What Effect do Glamor Magazines really have on Women

Do glamour magazines really have any impact on women at all, since they are primarily targeted at men? Glamour models tend to have a certain artificialness about them they are not presented as real women, but rather as Barbie dolls, with their dyed-blonde hair, tiny waists and ultra-inflated boobs. Is that really something ordinary women want to aspire to? Maybe not, but perhaps the images of such models are encouraging men to develop unrealistic expectations of what a real woman ought to look like.

Glamour magazines contain lots of images of women either scantily clad or nude. The women in the pictures are looked after by professionals who plaster make-up on them and style their hair, whilst the set-crew set up their lighting equipment to show the models in their best light. Then there is the dear-old airbrush that can eliminate any blemishes and flaws which the make-up and lighting fails to. This is hardly a realistic set up, and does not portray ‘natural’ beauty. These conditions can hardly be replicated in the real world, now, can they? A photograph only captures a moment’s worth of posing it does not show all the effort that went into achieving a particular look.

However, it is easy to fall into the trap of thinking that such ‘perfection’ is easy to achieve, and so it may not be surprising that so many men think that women should be slim, big-breasted, with a perfect complexion and be perfectly coiffed, and that this can be achieved with little effort. Maybe this is unfair to men many claim to prefer their women to have a bit of meat on them and are aware that they are being manipulated into thinking a certain look’ is sexy, when in reality variety is the spice of life.

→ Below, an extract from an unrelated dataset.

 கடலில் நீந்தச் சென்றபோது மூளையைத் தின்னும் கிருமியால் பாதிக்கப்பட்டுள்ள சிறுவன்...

Even this kind of positive attitude may not prevent women from putting pressure on themselves to look a particular way. You only have to look at the popularity of breast enhancement surgery to recognise that women have their own expectations of what constitutes the perfect body, perhaps influenced by the presence of glamour magazines and the growing acceptance of plastic surgery as a way to address a person’s physical ‘flaws’.

More serious than the issue of women being influenced and made to feel bad about their physical appearance by the existence of glamour magazines is the influence they have on young girls. Increasingly, being a glamour model is seen as a legitimate career for youngsters who see it as something to aspire to. Instead of girls dreaming of becoming nurses or doctors and wanting to get an education, they regard taking their top off as a good way to make money. This isn’t something we should encourage if we want girls to approach adulthood content with their bodies and able to command respect, and if we want boys to become men who think of females as more than just a way to provide sexual gratification.

Ultimately, little good has come from the proliferation of glamour magazines except to provide a few more pretty girls with work and to give men a few moments of aesthetic pleasure. They do little to improve women’s self-esteem and body consciousness, and may in fact have a detrimental impact on women, and consequently on society at large.